**DOCUMENT TEXT:**
* * *

Python for Everybody - ERROR - Pagerank Spider Exercise

davy.jones · June 21, 2023, 10:07pm

Hi everyone,

(Reposting this question that was asked before but no answer yet)

I’m trying to complete the Page Spider Exercise linked in the last lesson of the Python for Everybody course, so I can better understand the learnings.

However, when I try to run the program (spider.py) it comes up with an error, like this:

users:$ python3 spider.py
Enter web url or enter:
[This is where you enter dr-chuck dot com url]
How many pages:5
1 h…dr-chuck dot com Unable to retrieve or parse page
No unretrieved HTML pages found

I’ve watched the exercise video and Dr Chuck says that if this error comes up it’s likely an issue with BeautifulSoup or something, but I have version 4 installed which is the latest version.

Does anyone have any ideas why this won’t run for me?

The file I’m using is spider.py located on the PY4E website

I have been trying to troubleshoot a look-up a solution and my last resort is post this message again and see if anyone else was facing this issue?

Thanks!

D

pkdvalis · June 22, 2023, 1:51am

Can you paste the code here please or link to it?

davy.jones · June 22, 2023, 2:05am

Hello, I’m not able to post the link, lets see if this one works of the last time this question was posted

Python for Everybody - ERROR: Page Spider Exercise - Python - The freeCodeCamp Forum

pkdvalis · June 22, 2023, 11:31am

You need to type http://www.dr-chuck.com when it asks for a URL

Enter web url or enter: http://www.dr-chuck.com
[‘http://www.dr-chuck.com’]
How many pages:5
1 http://www.dr-chuck.com (8386) 2

davy.jones · June 22, 2023, 5:32pm

Hi, I tried that but no avail. I also tried this link: python-data.dr-chuck dot net

But I get the same output: No unretrieved HTML pages found

pkdvalis · June 22, 2023, 5:42pm

Can you past the error in here as you did before?

* * *

**GIVEN INFORMATION:**
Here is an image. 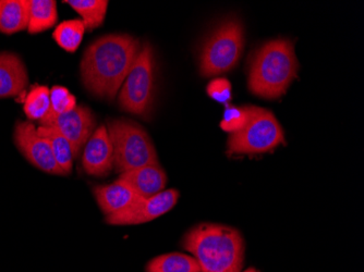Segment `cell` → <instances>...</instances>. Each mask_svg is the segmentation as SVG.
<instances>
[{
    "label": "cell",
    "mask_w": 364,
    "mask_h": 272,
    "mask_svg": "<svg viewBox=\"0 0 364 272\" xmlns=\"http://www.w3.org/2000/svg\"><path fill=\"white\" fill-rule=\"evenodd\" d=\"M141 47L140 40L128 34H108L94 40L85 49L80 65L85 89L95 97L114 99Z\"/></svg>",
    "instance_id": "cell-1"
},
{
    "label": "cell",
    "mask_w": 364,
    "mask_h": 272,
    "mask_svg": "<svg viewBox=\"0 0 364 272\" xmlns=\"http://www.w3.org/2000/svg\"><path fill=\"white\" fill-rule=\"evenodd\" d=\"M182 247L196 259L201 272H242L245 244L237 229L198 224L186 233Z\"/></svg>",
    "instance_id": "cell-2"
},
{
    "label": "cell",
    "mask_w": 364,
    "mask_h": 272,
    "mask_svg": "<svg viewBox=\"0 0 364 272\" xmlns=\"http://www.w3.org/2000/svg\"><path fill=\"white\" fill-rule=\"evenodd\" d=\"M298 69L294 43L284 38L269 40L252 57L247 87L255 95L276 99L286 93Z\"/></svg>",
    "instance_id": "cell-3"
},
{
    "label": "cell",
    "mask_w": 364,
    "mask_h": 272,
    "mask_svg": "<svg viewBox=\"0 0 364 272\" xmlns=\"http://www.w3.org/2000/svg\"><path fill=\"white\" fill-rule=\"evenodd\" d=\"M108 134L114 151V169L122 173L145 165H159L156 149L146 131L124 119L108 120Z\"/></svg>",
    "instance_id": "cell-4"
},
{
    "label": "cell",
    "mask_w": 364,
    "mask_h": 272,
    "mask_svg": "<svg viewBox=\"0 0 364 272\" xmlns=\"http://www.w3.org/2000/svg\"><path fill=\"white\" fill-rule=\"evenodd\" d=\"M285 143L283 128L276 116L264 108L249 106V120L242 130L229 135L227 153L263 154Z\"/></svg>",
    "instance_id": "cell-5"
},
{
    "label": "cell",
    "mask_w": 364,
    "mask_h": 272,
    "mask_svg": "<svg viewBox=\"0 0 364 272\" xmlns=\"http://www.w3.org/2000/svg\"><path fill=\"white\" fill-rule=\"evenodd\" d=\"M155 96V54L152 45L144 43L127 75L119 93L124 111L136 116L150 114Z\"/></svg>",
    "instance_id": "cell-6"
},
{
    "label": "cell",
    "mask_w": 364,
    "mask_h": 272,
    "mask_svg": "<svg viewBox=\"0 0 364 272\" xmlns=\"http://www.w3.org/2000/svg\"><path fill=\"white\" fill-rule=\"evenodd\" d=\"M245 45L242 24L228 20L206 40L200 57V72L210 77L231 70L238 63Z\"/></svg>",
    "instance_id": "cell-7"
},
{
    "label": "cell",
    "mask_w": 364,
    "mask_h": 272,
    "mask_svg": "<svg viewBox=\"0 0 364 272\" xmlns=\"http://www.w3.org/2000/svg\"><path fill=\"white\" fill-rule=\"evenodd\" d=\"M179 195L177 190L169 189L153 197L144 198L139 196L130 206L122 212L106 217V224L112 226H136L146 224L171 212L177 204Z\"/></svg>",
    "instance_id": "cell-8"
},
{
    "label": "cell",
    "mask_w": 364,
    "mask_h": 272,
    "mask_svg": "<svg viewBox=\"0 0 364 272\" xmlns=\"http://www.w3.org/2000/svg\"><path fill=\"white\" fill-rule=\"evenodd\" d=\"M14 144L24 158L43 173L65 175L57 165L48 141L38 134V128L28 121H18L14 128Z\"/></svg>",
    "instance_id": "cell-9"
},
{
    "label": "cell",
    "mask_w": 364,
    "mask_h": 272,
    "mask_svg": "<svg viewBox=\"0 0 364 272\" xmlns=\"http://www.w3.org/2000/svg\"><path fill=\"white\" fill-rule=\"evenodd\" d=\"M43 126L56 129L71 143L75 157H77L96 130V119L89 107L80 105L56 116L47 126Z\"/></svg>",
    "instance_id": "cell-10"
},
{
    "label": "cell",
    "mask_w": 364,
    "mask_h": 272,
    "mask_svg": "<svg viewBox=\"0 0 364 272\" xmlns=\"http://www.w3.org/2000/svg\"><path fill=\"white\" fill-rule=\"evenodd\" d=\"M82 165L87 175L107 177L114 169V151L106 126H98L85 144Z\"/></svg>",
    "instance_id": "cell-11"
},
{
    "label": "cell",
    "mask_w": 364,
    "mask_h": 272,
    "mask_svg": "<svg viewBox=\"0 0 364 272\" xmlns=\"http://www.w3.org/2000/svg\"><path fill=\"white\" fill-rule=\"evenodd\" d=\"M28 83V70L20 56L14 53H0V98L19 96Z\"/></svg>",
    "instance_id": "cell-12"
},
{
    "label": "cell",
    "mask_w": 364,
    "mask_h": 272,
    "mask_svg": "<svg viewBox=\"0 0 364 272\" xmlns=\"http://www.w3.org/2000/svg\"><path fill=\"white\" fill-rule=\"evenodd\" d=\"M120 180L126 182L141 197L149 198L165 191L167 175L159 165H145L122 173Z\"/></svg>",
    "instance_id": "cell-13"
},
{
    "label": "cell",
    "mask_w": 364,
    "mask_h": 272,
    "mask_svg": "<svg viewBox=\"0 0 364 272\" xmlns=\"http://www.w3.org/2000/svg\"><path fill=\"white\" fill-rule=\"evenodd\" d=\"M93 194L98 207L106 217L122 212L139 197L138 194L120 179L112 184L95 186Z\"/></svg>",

* * *

**JOB 1:** Can you print the part of the forum thread on the spider exercise error, starting at "users:$ python3 spider.py" and ending at "facing this issue?"?
**JOB 2:**
Do these statements agree with the forum thread on the spider exercise error? Answer yes or no for each and quote the words that decide it.
(a) The person asking for help has BeautifulSoup version 4 installed.
(b) pkdvalis advises typing http://www.dr-chuck.com when the program asks for a URL.
(c) Trying the python-data link gave the person asking for help a different output.
**JOB 3:** In the forum thread on the spider exercise error, which file does the person asking for help say they are using, and where is it located?

**CORRECT RESPONSE 1:**
users:$ python3 spider.py
Enter web url or enter:
[This is where you enter dr-chuck dot com url]
How many pages:5
1 h…dr-chuck dot com Unable to retrieve or parse page
No unretrieved HTML pages found

I’ve watched the exercise video and Dr Chuck says that if this error comes up it’s likely an issue with BeautifulSoup or something, but I have version 4 installed which is the latest version.

Does anyone have any ideas why this won’t run for me?

The file I’m using is spider.py located on the PY4E website

I have been trying to troubleshoot a look-up a solution and my last resort is post this message again and see if anyone else was facing this issue?

**CORRECT RESPONSE 2:**
(a) Yes: "I have version 4 installed which is the latest version."
(b) Yes: "You need to type http://www.dr-chuck.com when it asks for a URL"
(c) No: "But I get the same output: No unretrieved HTML pages found"

**CORRECT RESPONSE 3:** The file is spider.py, located on the PY4E website.